One prominent culprit is a lack of daily exercise. People who lead sedentary lifestyles often do not get enough exercise and, as a result, have trouble sleeping. The problem with not getting enough exercise is that it impacts so much more than just your ability to sleep at night. You'll definitely want to consider ways of working more exercise into your day if you happen to be suffering from insomnia. It really isn't all that difficult to make small changes in the amount of exercise you're getting.

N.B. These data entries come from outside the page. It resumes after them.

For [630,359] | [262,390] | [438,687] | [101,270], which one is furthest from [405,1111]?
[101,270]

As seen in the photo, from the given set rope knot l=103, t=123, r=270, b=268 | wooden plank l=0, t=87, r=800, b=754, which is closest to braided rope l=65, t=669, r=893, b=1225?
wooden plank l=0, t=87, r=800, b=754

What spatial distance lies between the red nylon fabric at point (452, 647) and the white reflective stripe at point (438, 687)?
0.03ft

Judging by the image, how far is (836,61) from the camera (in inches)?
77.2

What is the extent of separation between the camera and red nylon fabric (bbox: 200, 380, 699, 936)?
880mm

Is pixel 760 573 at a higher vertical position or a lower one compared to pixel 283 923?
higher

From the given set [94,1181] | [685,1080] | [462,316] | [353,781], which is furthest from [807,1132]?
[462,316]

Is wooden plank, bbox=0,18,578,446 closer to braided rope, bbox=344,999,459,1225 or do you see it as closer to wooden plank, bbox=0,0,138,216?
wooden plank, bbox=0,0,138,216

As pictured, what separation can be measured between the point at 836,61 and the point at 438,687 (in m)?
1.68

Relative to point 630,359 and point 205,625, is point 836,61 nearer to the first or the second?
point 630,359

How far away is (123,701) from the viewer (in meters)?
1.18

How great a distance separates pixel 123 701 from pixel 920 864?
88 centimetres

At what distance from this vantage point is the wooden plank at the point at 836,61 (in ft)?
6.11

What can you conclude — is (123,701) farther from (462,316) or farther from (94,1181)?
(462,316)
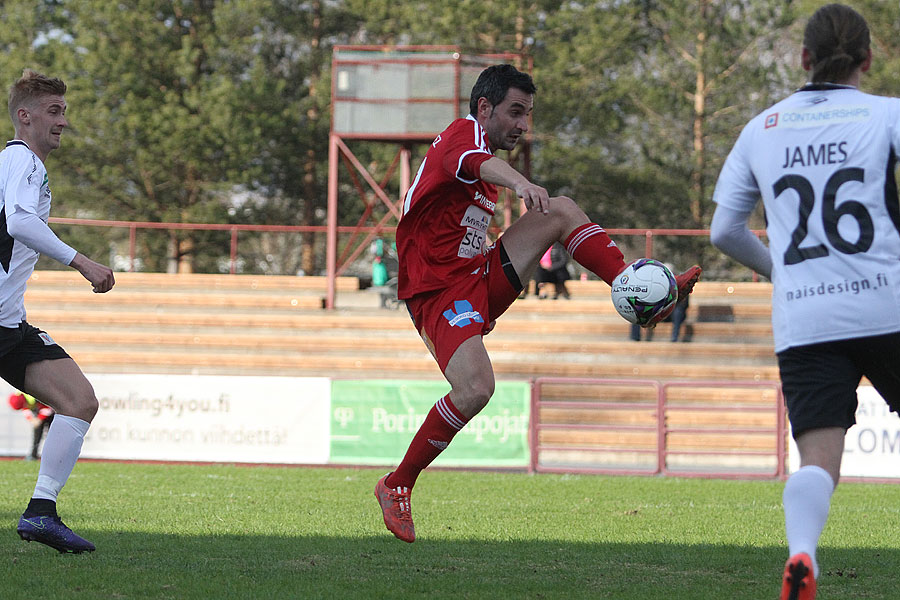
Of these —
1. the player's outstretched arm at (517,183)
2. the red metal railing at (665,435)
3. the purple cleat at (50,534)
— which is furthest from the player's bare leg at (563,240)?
the red metal railing at (665,435)

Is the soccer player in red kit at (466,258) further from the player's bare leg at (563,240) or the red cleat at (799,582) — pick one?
the red cleat at (799,582)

Sleep apnea is a sleep disorder that makes it difficult to breathe when you sleep. People who suffer from this condition wake up many times during the night. Apnea can be blamed one of two different physiological events. In either case, breathing is interrupted. There are certain signs of this that you or someone you sleep with can spot, but the best way to diagnose it is by going to a sleep center. Sleep apnea sufferers commonly complain of feeling sleepy all the time, frequent headaches, and even loud snoring - or rather their partners do. The good news is that this is a condition that is entirely treatable. Treatment is necessary though because your body is being robbed of vital oxygen as a result of this condition.
Keeping strange hours may also lead to insomnia. For example, people who work the night shift often have trouble sleeping during the day. Every person has his or her own natural rhythm and it is easier for that person to fall asleep at certain times. You're more likely to have trouble sleeping when your job or studies interfere with the sleep hours that work best for you. Some people are able to retrain their bodies in order to function in society but it is much easier to change jobs in order to match your normal sleep rhythm. You just have to figure out if your prime time for sleeping is at night (as is the case with the vast majority of the population) or during the day.
There are many possible causes for insomnia but it is necessary to figure out why you have it and what you can do about it if you suffer from it. Because sleep is so important to all aspects of your life insomnia is a problem that is simply too far-reaching to overlook. These are some of the causes of insomnia but not all by any means. After you know what it is that is causing your insomnia you can get the treatment you need.